Newtown, CT – September 18, 2015
The comments are in and they're not good for CMS but, by and large, they're fair and important. We hope CMS will finally pay attention – Of the 396 comment letters sent in on the recently announced Medicare Joint Replacement Bundled Payment program, the one from Harold Miller encapsulates the spirit and content of most of the others. Even MedPAC, which is a formal advisory board to Medicare, was critical of the proposal and suggested a number of important modifications. And for the record, MedPAC has been a very strong and vocal proponent of payment reform in Medicare. One recurring theme in all of these comments is the lack of severity adjustment in Medicare's proposal. This, of course, is the most common of all common sense. Patient severity varies, and ignoring it carries the significant risk of hurting those who do care for the more severely ill patients. To compound the problem of using average, non-severity adjusted costs, CMS' adherence to using DRGs as the way to identify patients in need of a joint replacement, blends all kinds of patients who require surgery of the lower extremities, not simply joint replacements. In its proposed rule, Medicare argues that it couldn't find a way to adjust for the severity of patients at the episode level and so it decided not to include any such adjustment. According to its statement, Medicare officials looked to States like Arkansas, Tennessee and Ohio, which are implementing bundled payment programs, and noticed that there wasn't a standard way of adjusting for severity of patients, so no need to bother. I'm telling you, you can't make this stuff up.
What this means to you – There are right ways and wrong ways to design incentives programs and Medicare has chosen the wrong way in its proposal for Joint Replacement Bundles. If it were the first time, we might find some excuse, but this has become a very concerning pattern. Beyond the wrong design there are inexcusable judgment lapses, and the statements on severity adjustments are illustrative of those lapses. While CMS was supposedly looking far and wide for methods to adjust for patient severity at the episode level, they omitted to look within their own organization. As it happens, Medicare has been engaged in a multi-year contract to create an episode of care cost analysis system to power the physician value modifier. That system includes a comprehensive and well-designed method to adjust for patient severity…at the episode level. Beyond its walls there are other episode systems that also adjust for patient severity. These include the Cave Grouper, Optum's ETGs, Truven's MEGs, and our own PROMETHEUS Analytics. So to state that there aren't ways to adjust for patient severity is simply false, and 300 or so organizations are calling CMS out on that and other points. Unfortunately, this myopia is not unique to this situation.

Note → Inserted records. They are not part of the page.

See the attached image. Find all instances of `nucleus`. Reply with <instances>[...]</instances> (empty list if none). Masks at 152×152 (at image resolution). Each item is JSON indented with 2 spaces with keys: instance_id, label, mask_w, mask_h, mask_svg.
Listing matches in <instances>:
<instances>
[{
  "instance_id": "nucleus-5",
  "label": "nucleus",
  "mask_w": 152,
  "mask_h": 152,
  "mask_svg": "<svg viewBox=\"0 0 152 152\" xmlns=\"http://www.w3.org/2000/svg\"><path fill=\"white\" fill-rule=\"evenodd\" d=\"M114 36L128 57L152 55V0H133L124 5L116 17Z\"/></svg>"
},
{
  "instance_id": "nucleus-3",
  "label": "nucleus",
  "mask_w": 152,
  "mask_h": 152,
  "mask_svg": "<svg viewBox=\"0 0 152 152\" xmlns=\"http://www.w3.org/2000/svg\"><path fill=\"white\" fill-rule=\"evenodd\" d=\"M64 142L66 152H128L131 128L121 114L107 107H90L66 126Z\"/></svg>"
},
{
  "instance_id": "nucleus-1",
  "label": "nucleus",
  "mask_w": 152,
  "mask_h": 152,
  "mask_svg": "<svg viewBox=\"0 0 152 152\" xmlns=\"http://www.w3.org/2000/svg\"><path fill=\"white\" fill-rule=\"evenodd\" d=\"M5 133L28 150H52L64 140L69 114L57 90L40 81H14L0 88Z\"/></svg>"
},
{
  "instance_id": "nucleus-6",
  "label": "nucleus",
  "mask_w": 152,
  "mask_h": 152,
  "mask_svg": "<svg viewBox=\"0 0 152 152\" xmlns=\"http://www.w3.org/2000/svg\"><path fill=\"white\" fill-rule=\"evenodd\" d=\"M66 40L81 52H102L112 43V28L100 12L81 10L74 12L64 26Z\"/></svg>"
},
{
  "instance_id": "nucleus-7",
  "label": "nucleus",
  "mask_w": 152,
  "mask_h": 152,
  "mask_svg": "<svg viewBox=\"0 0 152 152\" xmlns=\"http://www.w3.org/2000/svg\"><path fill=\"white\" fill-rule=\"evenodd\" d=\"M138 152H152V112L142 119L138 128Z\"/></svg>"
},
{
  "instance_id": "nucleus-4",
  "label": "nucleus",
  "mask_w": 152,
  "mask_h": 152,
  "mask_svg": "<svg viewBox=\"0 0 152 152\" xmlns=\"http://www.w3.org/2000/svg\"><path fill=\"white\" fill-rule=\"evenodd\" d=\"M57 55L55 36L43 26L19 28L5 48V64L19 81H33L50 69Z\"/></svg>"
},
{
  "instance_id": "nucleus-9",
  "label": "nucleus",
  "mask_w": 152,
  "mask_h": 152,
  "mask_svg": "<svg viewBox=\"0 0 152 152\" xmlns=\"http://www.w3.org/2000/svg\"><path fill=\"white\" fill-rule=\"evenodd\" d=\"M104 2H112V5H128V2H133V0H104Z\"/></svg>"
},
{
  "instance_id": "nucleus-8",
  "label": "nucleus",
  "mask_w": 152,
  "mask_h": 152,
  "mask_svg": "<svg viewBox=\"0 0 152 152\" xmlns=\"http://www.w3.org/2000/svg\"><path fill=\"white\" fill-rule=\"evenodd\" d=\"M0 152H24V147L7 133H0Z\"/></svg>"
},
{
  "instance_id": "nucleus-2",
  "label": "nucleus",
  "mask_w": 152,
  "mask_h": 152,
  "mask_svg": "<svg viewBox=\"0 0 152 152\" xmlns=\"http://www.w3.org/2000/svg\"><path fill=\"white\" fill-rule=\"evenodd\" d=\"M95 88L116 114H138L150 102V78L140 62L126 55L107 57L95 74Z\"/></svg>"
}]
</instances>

Today, RWJF is releasing its final report on the State of HIT in the U.S. In it, we have a chapter that focuses on the important link between payment reform and the demand for interoperability of medical records. The upshot is that high degrees of provider integration create a barrier to interoperability. And so while ONC is trying to figure out how to stimulate interoperability of EMR systems, CMS is promoting more and more integration with its badly designed payment reform models. Once again, you can't make this stuff up. But perhaps, if CMS was to adopt the wisdom of Pogo, there might still be a chance.